When it comes to our children, I wonder how it would affect them if we dared to be a little different and actually challenge some of our own personal social media use. If we decide we want to cut back or cut it out altogether, we then benefit from more time with our children and the ability to be present in the moment with them, rather than mindlessly scrolling through endless refreshable feeds.  

But I propose that there is a deeper layer to the potential benefits of scaling back our social media use that could have even more lasting effects for our children.  

We can teach them that our fulfillment isn’t based on having picture-perfect moments. We can show them that life isn’t about social approval. We can model for them that life can be experienced without always having to document it for others. We can help them understand they can choose whether to have social media be part of how they relate to the world or not.  

Here are some practical tips that might help limit your own social media use: 

  • Only use your social media on a desktop
  • Take a month break from all social media 
  • Make it a point to call or text a friend rather than simply liking a post

We can easily list the positives of social media use. And there are many. But on the other hand, I don’t think we always take the time to reflect on the potential positives of limiting social media.  

We can take this thought experiment one step further and reflect on some of the benefits of having our school-aged children not use social media.  

These might include: 

  • Increased ability to focus on schoolwork
  • Increased ability to tune out distractions 
  • Decreased cell phone addiction
  • Decreased temptation to constantly compare one’s self to others 
  • Decreased exposure to cyber bullying

Imagine all the things that upset us about our own smartphone and social media use. The constant pull to check our phones and feeds. That frustrating feeling of having spent too much time online. Now think about helping our children avoid some of those things rather than ushering them into a situation where they don’t even realize they have a choice in the matter!  

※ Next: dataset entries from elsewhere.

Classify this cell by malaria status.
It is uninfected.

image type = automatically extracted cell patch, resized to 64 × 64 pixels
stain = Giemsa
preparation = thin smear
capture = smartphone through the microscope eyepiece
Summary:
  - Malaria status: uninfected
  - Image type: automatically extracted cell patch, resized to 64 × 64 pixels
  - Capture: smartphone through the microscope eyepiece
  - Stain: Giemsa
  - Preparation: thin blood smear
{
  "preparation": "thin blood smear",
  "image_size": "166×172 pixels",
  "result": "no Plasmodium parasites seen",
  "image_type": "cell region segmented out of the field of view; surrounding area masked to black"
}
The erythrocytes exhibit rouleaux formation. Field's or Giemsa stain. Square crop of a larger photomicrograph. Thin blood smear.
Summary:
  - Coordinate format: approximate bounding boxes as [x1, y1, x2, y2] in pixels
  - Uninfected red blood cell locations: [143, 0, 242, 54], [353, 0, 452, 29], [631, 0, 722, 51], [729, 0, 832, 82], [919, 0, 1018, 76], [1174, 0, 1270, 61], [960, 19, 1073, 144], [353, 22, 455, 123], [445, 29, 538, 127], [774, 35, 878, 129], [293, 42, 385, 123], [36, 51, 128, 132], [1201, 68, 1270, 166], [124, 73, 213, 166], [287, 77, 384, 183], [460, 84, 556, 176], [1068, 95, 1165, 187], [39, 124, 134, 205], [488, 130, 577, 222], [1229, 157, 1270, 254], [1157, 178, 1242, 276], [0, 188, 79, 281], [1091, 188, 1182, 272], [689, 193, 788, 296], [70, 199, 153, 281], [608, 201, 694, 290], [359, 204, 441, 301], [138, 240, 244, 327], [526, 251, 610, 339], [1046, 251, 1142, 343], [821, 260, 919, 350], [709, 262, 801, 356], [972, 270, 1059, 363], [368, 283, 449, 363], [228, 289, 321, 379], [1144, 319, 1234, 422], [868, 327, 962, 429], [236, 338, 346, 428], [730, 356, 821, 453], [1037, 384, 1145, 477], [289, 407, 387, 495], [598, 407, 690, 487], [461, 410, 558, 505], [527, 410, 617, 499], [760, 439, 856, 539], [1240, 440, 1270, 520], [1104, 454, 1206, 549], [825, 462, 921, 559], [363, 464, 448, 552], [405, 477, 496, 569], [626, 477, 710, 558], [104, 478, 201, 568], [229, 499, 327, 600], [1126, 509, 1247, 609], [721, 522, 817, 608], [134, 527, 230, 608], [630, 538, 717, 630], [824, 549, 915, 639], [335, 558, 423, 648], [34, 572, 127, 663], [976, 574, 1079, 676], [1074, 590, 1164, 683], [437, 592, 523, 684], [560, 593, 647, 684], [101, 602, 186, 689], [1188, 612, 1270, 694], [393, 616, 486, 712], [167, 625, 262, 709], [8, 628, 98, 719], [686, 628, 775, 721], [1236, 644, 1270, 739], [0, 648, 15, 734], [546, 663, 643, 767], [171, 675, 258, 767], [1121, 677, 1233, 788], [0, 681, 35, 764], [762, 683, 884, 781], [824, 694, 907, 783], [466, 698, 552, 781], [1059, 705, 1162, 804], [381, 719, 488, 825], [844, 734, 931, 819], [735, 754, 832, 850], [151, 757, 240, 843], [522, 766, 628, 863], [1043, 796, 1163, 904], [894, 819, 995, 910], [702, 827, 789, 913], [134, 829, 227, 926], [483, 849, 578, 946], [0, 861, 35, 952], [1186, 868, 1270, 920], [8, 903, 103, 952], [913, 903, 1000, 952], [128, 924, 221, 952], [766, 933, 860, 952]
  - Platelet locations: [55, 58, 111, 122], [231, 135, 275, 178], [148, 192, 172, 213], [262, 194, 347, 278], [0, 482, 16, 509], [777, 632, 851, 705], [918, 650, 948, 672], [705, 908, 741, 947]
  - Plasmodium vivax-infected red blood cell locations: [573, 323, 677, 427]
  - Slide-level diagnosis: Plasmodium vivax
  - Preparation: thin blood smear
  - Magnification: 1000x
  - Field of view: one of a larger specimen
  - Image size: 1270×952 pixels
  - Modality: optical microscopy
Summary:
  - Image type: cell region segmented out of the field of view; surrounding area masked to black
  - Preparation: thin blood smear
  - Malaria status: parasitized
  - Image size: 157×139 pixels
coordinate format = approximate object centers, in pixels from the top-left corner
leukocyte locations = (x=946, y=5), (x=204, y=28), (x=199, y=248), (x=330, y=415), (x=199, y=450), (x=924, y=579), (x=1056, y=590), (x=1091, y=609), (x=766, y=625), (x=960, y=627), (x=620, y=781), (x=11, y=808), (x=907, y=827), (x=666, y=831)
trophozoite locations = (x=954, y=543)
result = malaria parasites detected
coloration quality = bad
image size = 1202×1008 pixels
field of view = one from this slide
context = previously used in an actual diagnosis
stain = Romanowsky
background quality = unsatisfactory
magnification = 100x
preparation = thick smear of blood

As we gather more and more data on the effects of social media on young people’s brains, there may be even more evidence for why they should avoid or limit this technology until they are older.  

As with most things related to parenting, we teach better by example. Consider re-evaluating your own social media use so that you can teach your children to critically evaluate its presence and purpose in their own lives rather than accepting it without question.  

Don’t let the fear of missing out keep you and your children from the benefits of daring to be a little different.  

Ashley Albert, MD is a radiation oncology resident at the University of Mississippi Medical Center. She is also a writer, wife, and mother to three children who constantly teach her life lessons through their natural curiosity and sense of adventure.